About a year ago I lived in a 2005 Toyota Sienna minivan. In fact that was the very reason for the inception of this blog. Since then of course life has continued its oneward ebb and flow and now I find myself in a library far and away from the van and wild areas American Southwest that I called home for a brief time. However, I do find myself frequently popping back into those moments of solitude by listening to the music that captured my attention while I lived a life on the road. Perhaps one of the most significant moments I had the luxury of experiencing was one particularly rainy down outside of Flagstaff, Arizona.

Petrichor. Heavy mist. The dark green and brown of indistinguishable trees as they blurred together at a distance of no more than twenty feet. Gray sunlight unable to pierce the shroud of mist but capable enough of making the lichen on the granite boulders appear to be a self illuminating phosphorescent green. The brown red of the lodgepole pine  and the long languid needles of the ponderosa blurred all together.

Posted up, pinned between a cluster of tall skinny and dark pines as well as the silver gray of the van. Between the two I had strung my tarp. Anchored at 5 different points. Two on the van and two on the trees. In effect, creating a square of sequestered off sheltered space that allowed me to work outside while staying dry. The 5th point of contact was a line that was strung from the roof of the tarp up and over an outreaching tree branch that allowed me headspace enough to walk around under my shelter unimpeded.

Pulling out the silver and matte black folding table from the rear of the van, the stove and propane tank as well I set up a kitchen in my little forest shelter. The pitter patter of rain now becoming a constant in the quiet woods. On occasion the thunder would roll, breaking out in abnormal and grotesque ways from the pattern that my ears had grown so accustomed to. But the water I had put on the stove was starting to boil, the steam was clearly visible against the roof the green tarp.

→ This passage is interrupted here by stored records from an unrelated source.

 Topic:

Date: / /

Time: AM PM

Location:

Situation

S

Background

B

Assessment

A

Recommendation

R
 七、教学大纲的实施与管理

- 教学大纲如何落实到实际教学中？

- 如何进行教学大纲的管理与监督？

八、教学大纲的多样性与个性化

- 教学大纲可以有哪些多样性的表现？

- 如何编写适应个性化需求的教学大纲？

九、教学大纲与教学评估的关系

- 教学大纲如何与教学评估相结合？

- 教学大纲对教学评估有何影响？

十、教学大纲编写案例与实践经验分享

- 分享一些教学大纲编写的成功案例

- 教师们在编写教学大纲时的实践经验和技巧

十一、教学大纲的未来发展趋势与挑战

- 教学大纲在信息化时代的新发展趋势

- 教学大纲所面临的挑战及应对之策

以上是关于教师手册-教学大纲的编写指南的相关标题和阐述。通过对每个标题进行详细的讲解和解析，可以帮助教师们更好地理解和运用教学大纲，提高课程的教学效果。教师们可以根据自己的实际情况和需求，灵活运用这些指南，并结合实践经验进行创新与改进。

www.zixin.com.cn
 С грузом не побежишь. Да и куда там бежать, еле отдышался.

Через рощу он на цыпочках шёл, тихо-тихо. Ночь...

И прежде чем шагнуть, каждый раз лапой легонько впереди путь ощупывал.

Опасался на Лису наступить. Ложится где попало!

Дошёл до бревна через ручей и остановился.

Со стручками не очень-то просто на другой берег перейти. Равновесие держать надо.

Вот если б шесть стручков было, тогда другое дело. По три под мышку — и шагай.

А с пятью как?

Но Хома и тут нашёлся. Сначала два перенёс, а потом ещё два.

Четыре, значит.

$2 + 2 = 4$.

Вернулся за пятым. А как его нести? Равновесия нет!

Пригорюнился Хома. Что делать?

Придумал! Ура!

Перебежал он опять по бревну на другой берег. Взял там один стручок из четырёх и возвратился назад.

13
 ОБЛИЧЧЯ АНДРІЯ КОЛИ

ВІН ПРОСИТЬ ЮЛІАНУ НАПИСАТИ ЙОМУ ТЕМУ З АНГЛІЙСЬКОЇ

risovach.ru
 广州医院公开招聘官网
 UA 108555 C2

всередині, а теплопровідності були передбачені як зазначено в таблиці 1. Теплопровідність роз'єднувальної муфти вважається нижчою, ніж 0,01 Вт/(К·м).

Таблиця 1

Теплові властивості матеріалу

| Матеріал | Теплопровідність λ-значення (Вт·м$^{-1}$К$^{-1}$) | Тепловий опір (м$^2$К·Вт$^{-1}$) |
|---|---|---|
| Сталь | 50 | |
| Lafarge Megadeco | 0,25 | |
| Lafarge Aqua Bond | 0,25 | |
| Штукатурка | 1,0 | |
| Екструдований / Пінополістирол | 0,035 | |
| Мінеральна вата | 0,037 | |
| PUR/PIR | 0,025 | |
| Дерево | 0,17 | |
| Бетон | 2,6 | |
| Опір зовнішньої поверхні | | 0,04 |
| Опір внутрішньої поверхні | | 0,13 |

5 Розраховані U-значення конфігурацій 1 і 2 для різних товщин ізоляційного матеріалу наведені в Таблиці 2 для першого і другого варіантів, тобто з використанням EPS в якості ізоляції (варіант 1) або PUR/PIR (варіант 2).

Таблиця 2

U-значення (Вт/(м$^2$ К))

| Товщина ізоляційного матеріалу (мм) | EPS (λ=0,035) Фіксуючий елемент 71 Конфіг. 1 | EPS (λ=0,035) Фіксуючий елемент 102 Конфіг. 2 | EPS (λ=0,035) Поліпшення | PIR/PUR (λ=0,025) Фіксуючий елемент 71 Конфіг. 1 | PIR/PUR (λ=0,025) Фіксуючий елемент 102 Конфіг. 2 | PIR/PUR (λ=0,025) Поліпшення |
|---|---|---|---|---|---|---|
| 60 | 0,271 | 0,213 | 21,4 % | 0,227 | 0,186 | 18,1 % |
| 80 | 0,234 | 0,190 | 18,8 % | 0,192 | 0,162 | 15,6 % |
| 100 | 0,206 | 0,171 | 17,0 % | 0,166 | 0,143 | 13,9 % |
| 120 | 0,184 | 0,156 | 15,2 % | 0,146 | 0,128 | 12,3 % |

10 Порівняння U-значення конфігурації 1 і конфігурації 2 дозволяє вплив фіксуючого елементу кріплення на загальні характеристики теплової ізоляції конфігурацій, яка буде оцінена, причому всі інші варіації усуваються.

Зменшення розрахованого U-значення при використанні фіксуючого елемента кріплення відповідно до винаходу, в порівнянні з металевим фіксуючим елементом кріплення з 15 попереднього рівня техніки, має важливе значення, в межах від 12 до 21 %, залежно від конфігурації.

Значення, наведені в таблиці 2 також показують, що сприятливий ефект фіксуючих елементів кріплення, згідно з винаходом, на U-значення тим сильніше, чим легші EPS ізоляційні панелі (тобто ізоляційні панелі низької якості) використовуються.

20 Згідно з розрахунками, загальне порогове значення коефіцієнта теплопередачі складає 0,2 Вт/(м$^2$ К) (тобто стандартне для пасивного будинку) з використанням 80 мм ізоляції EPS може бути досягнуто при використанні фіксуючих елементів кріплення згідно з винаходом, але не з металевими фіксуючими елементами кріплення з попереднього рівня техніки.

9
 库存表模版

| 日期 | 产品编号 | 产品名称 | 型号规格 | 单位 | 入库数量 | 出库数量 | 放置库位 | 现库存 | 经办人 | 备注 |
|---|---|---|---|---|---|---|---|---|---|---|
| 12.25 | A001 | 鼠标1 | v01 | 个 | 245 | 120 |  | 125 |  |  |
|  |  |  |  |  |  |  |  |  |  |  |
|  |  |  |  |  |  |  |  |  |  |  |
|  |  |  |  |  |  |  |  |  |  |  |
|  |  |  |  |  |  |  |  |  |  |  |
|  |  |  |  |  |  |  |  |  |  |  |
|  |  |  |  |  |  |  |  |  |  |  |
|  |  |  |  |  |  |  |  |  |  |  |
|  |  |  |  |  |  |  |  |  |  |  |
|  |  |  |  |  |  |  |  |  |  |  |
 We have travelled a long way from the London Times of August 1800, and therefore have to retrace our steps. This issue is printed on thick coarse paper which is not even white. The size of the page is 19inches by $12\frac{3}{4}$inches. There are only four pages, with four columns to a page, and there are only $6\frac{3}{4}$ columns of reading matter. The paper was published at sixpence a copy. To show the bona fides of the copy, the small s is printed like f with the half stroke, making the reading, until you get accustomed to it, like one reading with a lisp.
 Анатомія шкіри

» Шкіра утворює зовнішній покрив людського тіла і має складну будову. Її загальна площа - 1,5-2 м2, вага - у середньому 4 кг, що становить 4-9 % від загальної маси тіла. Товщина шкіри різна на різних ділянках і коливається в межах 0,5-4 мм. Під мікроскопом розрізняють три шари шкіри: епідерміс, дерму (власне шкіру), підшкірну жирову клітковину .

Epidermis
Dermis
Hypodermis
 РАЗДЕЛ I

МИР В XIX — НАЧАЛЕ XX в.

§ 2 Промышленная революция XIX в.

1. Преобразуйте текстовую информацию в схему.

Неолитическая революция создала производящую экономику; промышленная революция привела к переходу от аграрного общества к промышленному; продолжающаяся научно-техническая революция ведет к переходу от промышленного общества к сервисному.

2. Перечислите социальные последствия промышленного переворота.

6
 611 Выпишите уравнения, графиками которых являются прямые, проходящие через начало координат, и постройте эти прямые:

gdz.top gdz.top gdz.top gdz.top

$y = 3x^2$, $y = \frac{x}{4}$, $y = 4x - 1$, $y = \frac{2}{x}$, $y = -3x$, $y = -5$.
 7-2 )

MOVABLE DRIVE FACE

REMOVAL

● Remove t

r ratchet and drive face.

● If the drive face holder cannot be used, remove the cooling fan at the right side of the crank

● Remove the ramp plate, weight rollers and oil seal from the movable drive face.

The sticky smell of starch filled the air as rice was added and began to inflate as it simmered on the stove top. The sound of rain kept on, incessantly. Even when the sun cracked through the gray of the clouds and shown a white light down through the dark trees to the forest floor and my little encampment in the woods the rain kept on.

The rice and broccoli I was eating was a little too salty, but good nonetheless. The rain now was being ever so slightly drowned out by the music emanating from my speaker on the side of the van. I wish I could say I listened to something fitting for those mountainous conditions, something that did the lighting, the rain, and the fresh air justice but honestly I can’t even begin to remember what it was I was listening to that day. Nor can I really remember anymore details from those moments in the woods.

But I do remember the feeling. The feeling of calm, of excitement. The feeling of contentment and ambition. The gratitude for the rain and my situation. Paired with the smell of petrichor, those feelings were linked together to a place, a memory, that I will now go back to from time to time. And from time to time I’m lost in dark greens and grays, matte blacks, bright white light loud and breaking thunder, and salty broccoli.

“I have more memories than a thousand years.”